Both matter. The SOP keeps the whole job consistent across shifts. The work instruction keeps each step correct in the hands of whoever is doing it that day.

When to write an SOP, and when to write a work instruction

Write an SOP when you need people to agree on a process: the sequence, the handoffs, the records, the responsibilities. Write a work instruction when one step is detailed enough, or risky enough, that getting it wrong causes scrap, rework, or a safety problem.

A useful test: if a step makes a new operator hesitate, it probably needs its own work instruction. If different people do the same job differently, the process needs an SOP.

What about "standard work"?

If you run Lean, you will hear "standard work" used near these terms. Standard work is the current best way to do a job at the pace customer demand sets, covering the sequence, the timing, and the work in progress. It overlaps with a work instruction, but its job is to drive out variation and feed continuous improvement, not just to document a method. Treat it as a close cousin rather than the same thing.

The problem neither document solves on its own

Here is what actually goes wrong in most factories. The SOP and the work instructions are written once, filed in a folder, and then the process moves on. Someone improves the torque step. The equipment changes. A supplier swaps a part. The documents do not keep up, so the operator on the floor is reading last year's method while the line has already changed.

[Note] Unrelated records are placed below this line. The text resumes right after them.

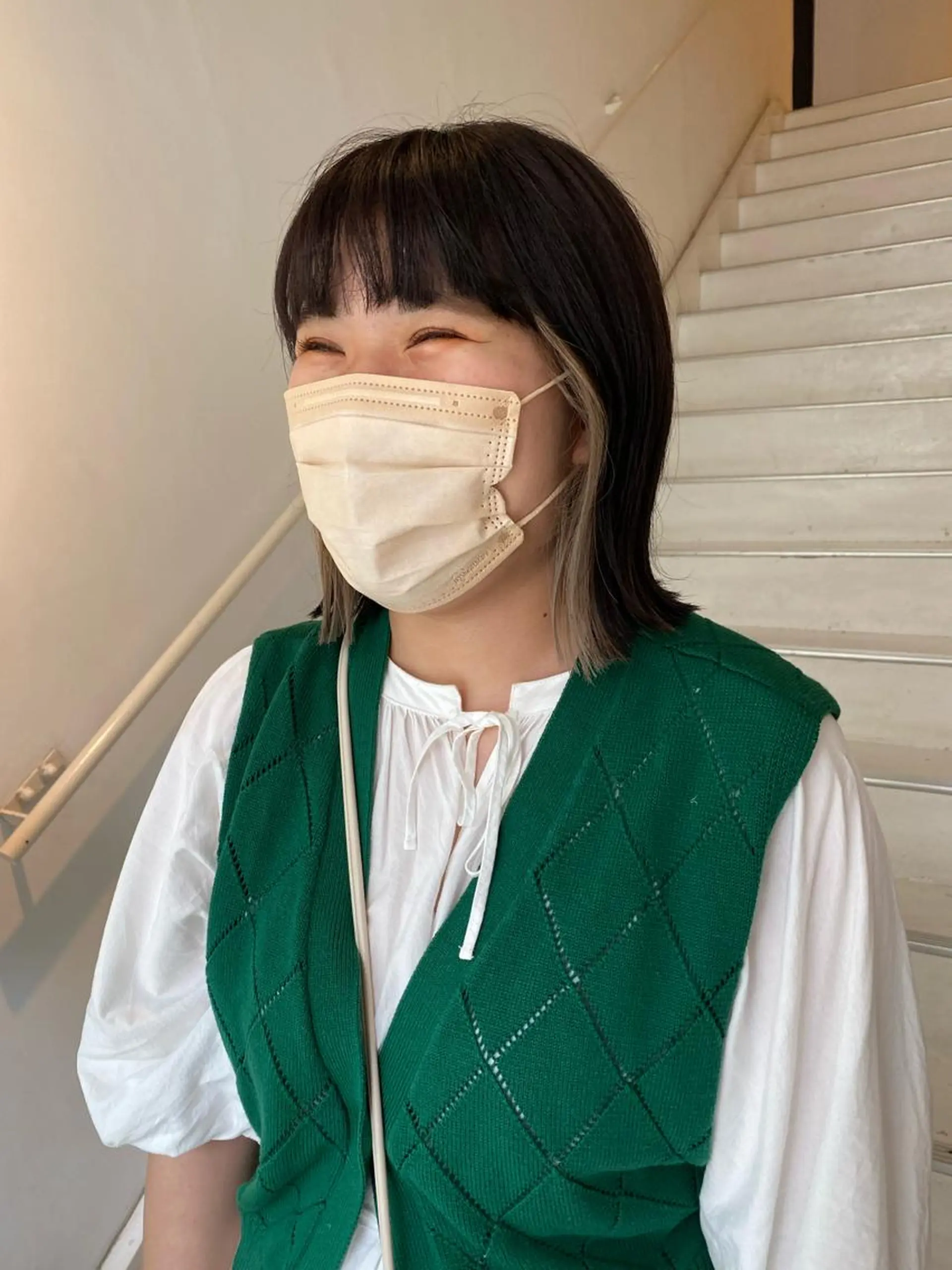 ミディアム カラー ベージュカラー グレージュ ホワイトベージュ アオイ🩵暖色 /まろやかカラーのヘアスタイル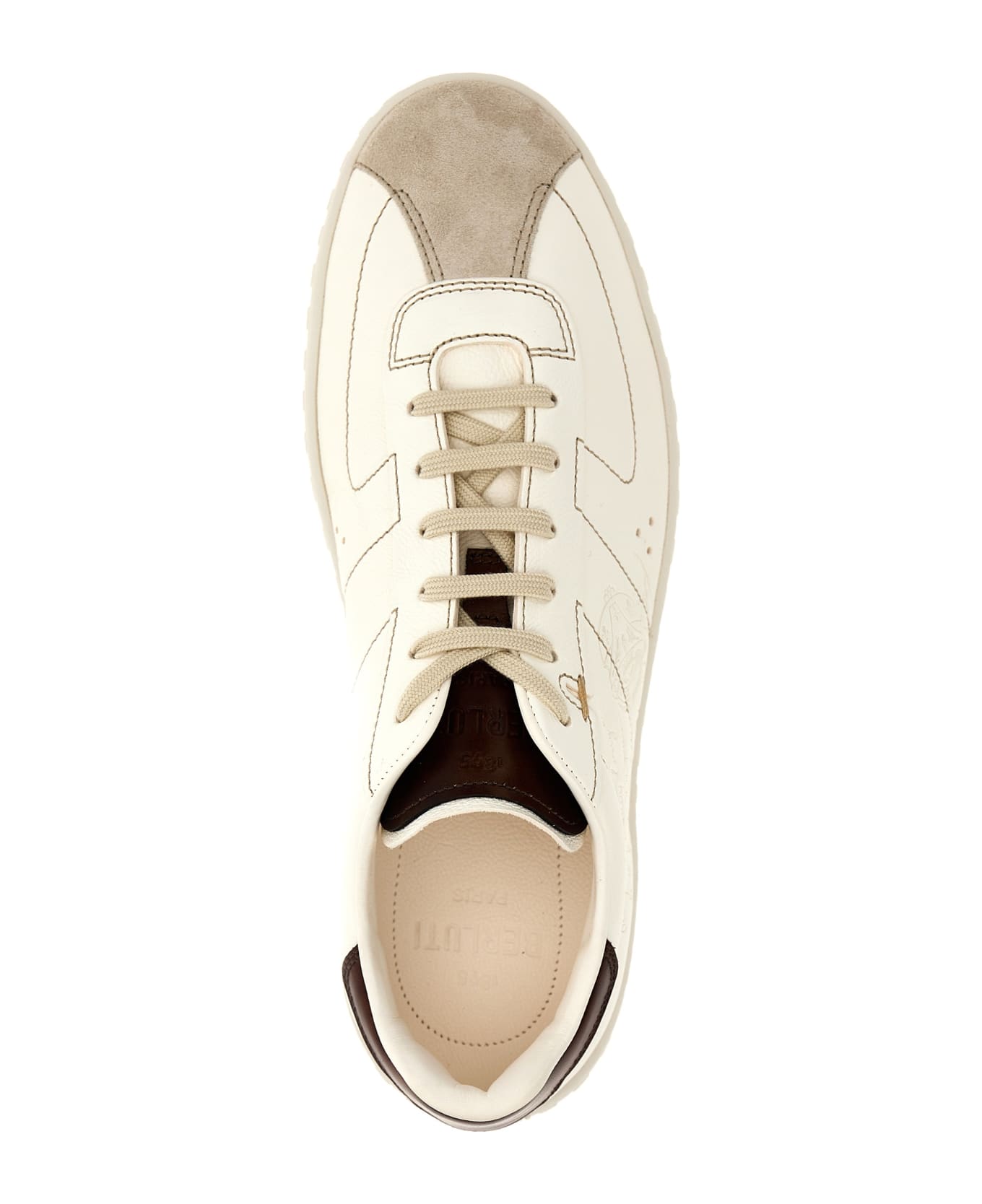 Berluti Leather Sneakers - White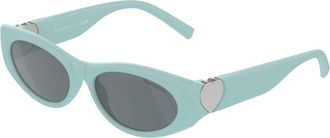 Tiffany & Co. Stijlvolle zonnebril in blauwe tint - Dames - Zonnebrillen - Blauw - 55 MM - Accessoires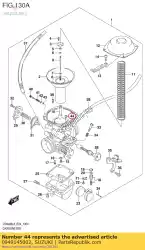 Qui puoi ordinare jet, motorino di avviamento 45 da Suzuki , con numero parte 0949145002: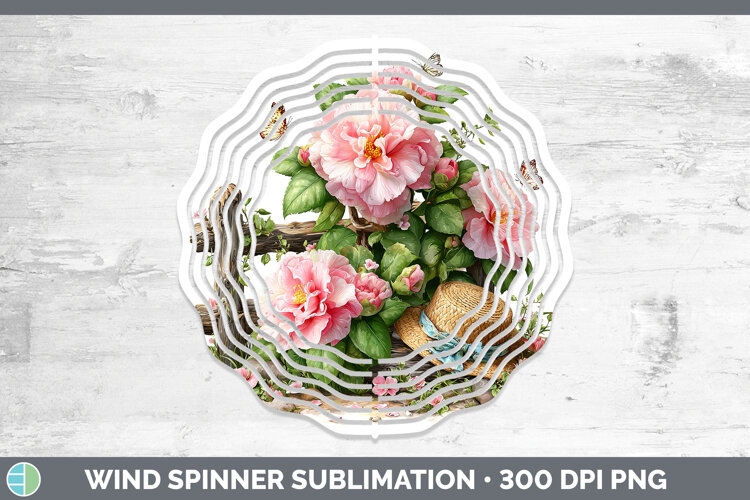 GorgeousFlowers 02 Bandana Summer Wind Spinner design.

The hierarchy is only useful if it stays true. When it drifts, people stop trusting the written version and start asking the experienced operator instead. That works until the experienced operator is on holiday, or leaves for good and takes the knowledge with them.

This is the gap Promptable is built to close. It reads the SOPs and work instructions you already have, so an operator can ask a plain question ("what torque on the Line 3 bolts?") and get the answer with a citation back to the exact document. When a step changes, it flags where your documents have fallen out of step with each other, so the SOP and its work instructions stay in agreement instead of quietly drifting apart.

If your procedures are scattered across SharePoint, drives, and people's heads, see what Promptable does with the documents you already have.

Frequently asked questions

Is a work instruction part of an SOP?

Usually, yes. A work instruction expands one step of an SOP into detailed how-to guidance. One SOP can reference several work instructions.

Which comes first, the SOP or the work instruction?

The SOP. You define the process first, then write work instructions for the steps that need them. Not every step needs one.

Do small manufacturers need both?

Not always. If a process is simple and everyone does it the same way, an SOP may be enough. Add work instructions for the steps that are detailed, risky, or commonly done wrong.

What is the difference between a work instruction and an SOP in ISO 9001?

ISO 9001 does not mandate the labels. It asks you to control "documented information." In practice most firms use SOPs for processes and work instructions for task-level detail, then control both the same way: current version available, old versions withdrawn.